- _Input records_:
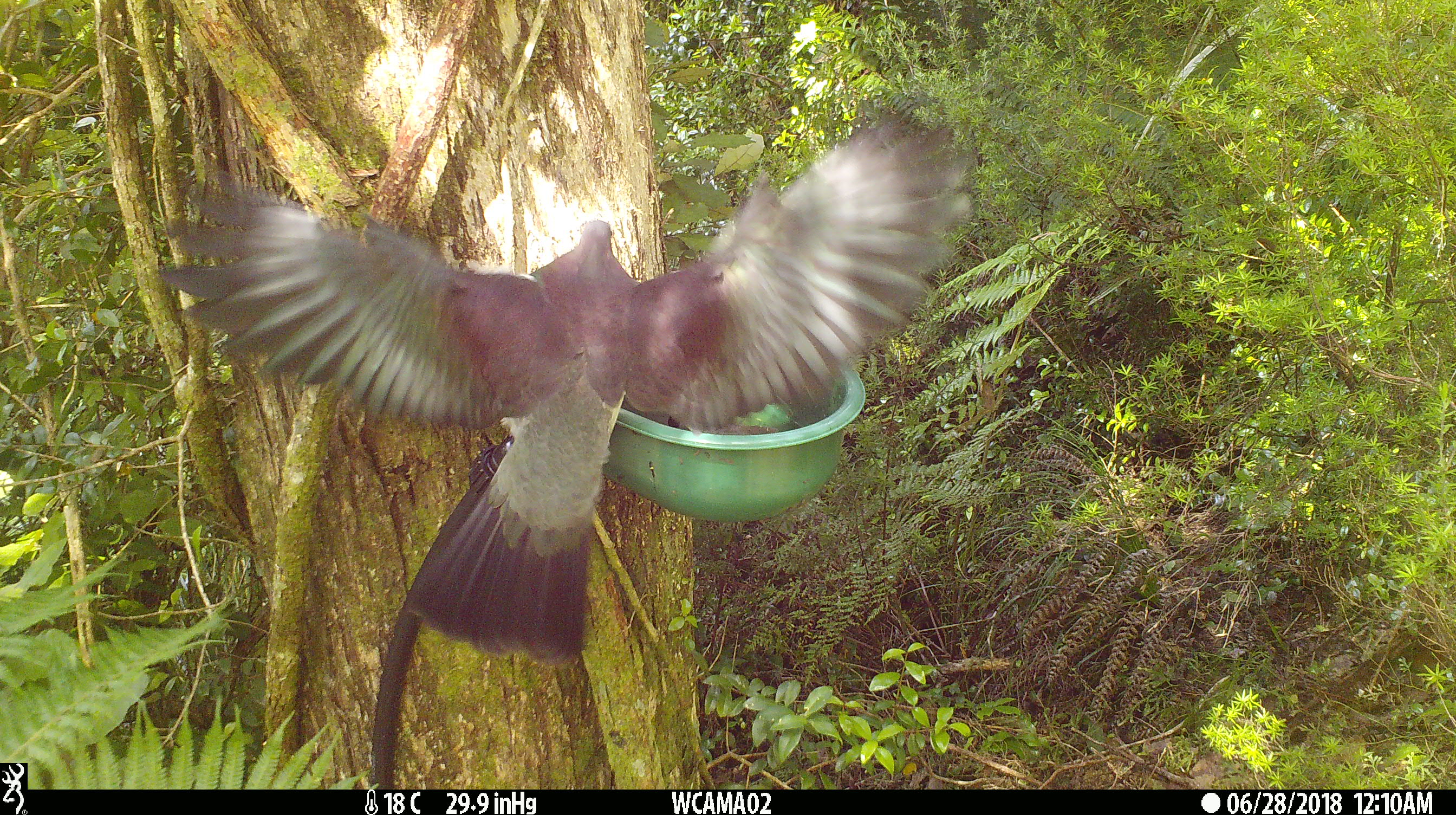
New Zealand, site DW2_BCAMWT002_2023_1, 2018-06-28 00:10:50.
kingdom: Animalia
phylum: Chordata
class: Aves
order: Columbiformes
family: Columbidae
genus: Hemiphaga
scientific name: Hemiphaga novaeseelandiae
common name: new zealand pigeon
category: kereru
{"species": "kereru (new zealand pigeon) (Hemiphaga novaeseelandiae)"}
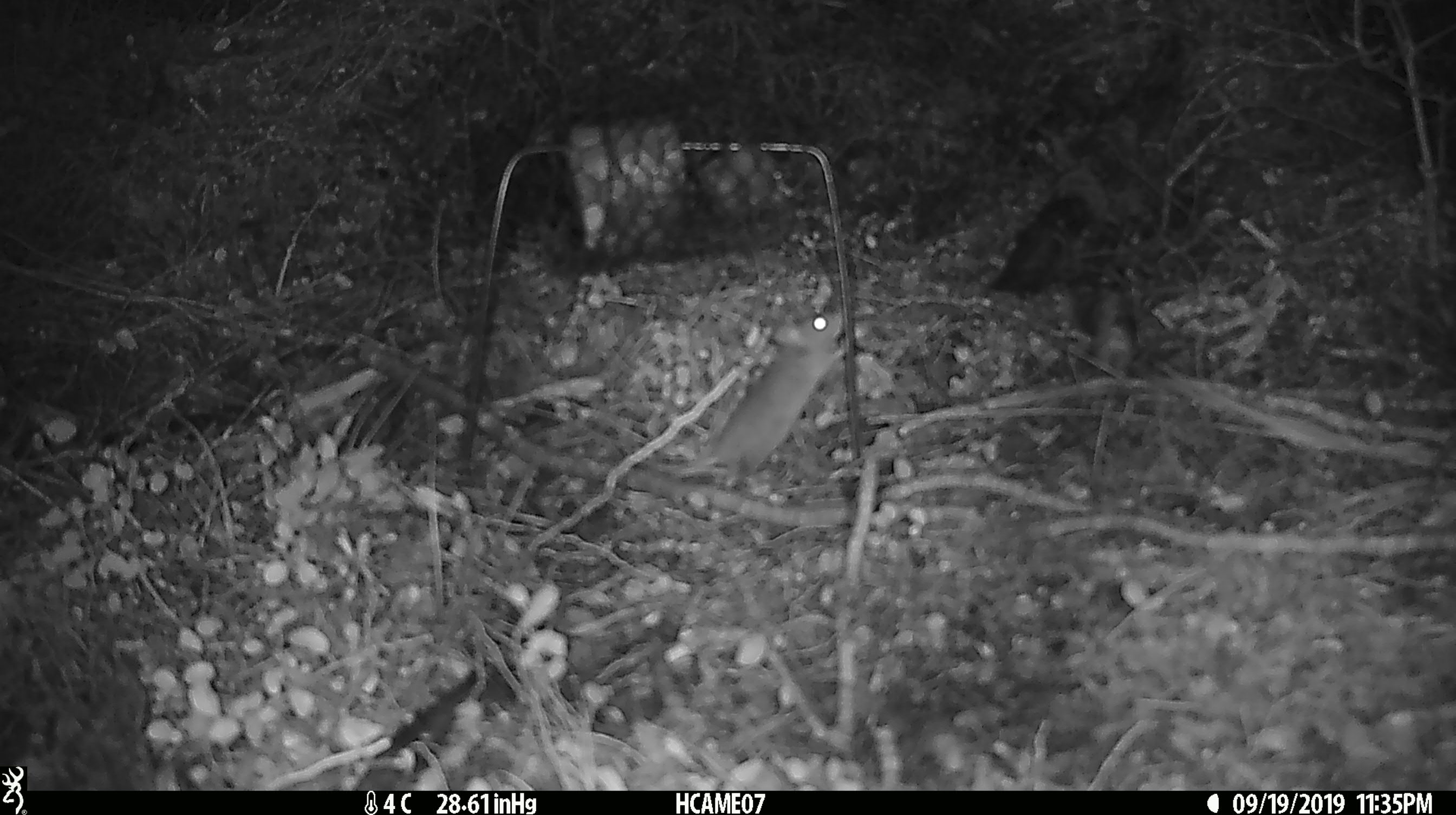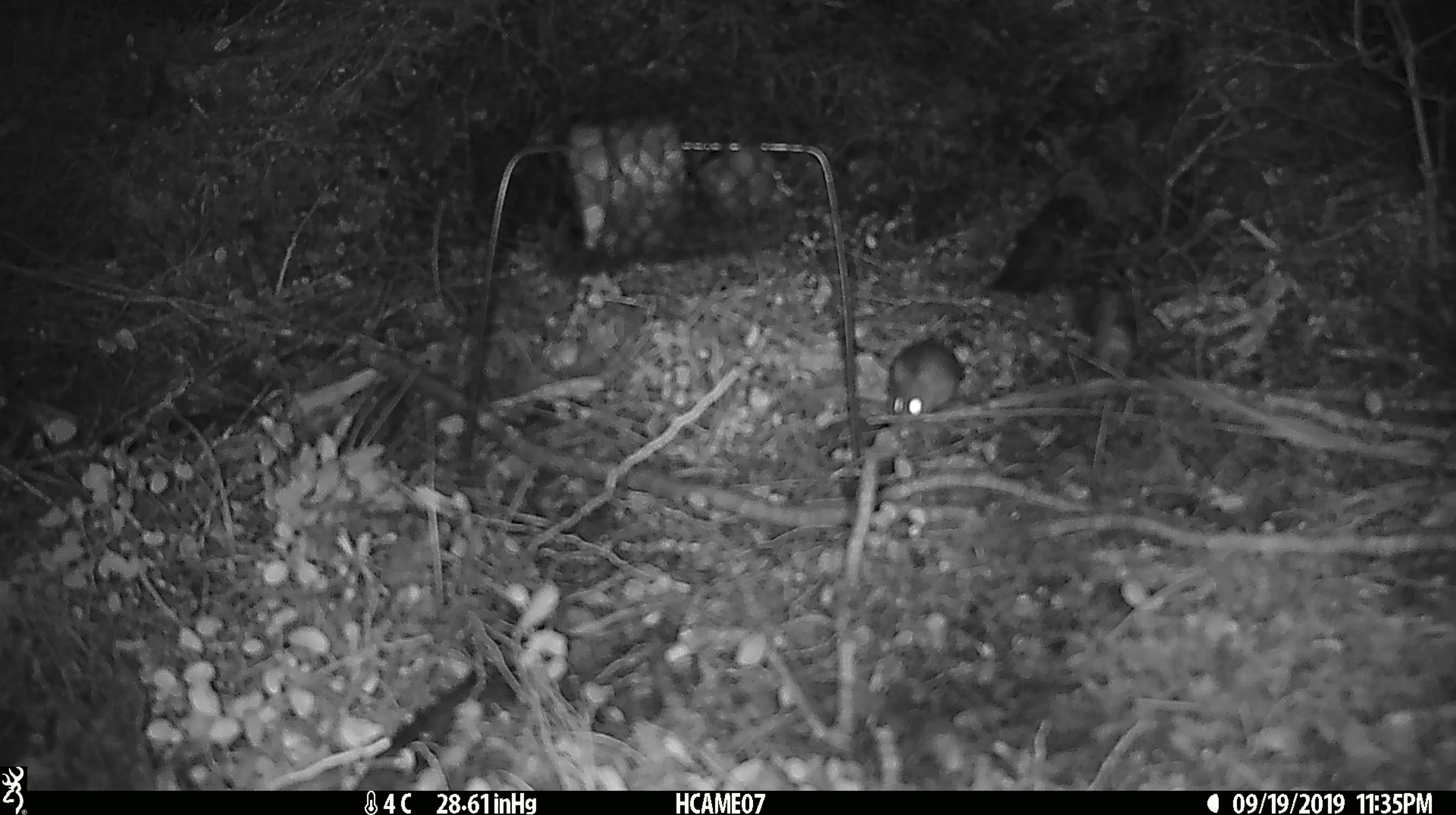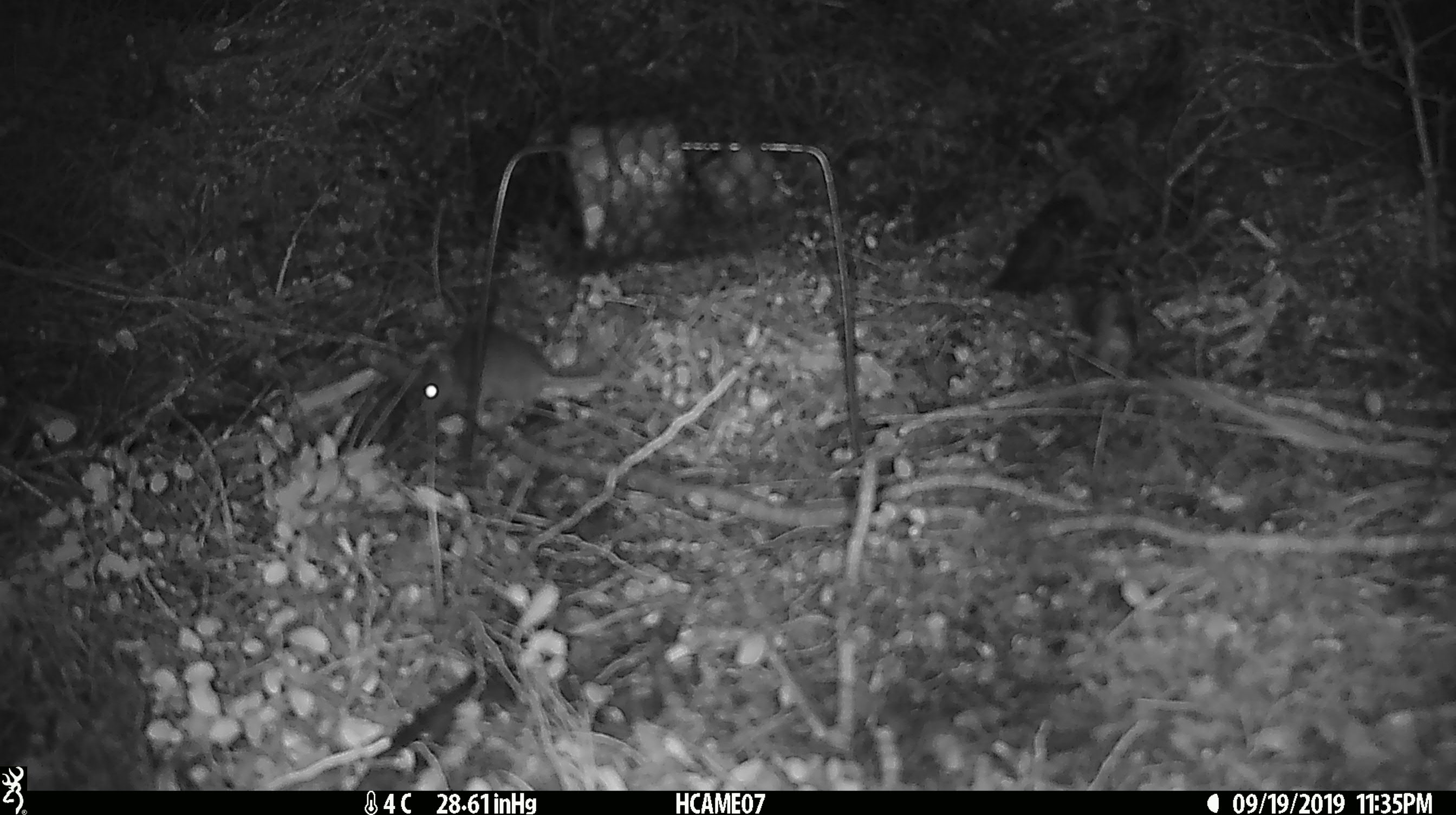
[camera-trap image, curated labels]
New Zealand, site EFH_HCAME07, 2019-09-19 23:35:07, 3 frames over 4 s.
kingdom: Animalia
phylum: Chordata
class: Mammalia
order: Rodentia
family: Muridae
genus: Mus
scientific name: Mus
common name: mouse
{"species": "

- _Exercise goal_: Return the records above verbatim, images excluded.

- _Your response_:
New Zealand, site DW2_BCAMWT002_2023_1, 2018-06-28 00:10:50.
kingdom: Animalia
phylum: Chordata
class: Aves
order: Columbiformes
family: Columbidae
genus: Hemiphaga
scientific name: Hemiphaga novaeseelandiae
common name: new zealand pigeon
category: kereru
{"species": "kereru (new zealand pigeon) (Hemiphaga novaeseelandiae)"}
[camera-trap image, curated labels]
New Zealand, site EFH_HCAME07, 2019-09-19 23:35:07, 3 frames over 4 s.
kingdom: Animalia
phylum: Chordata
class: Mammalia
order: Rodentia
family: Muridae
genus: Mus
scientific name: Mus
common name: mouse
{"species": "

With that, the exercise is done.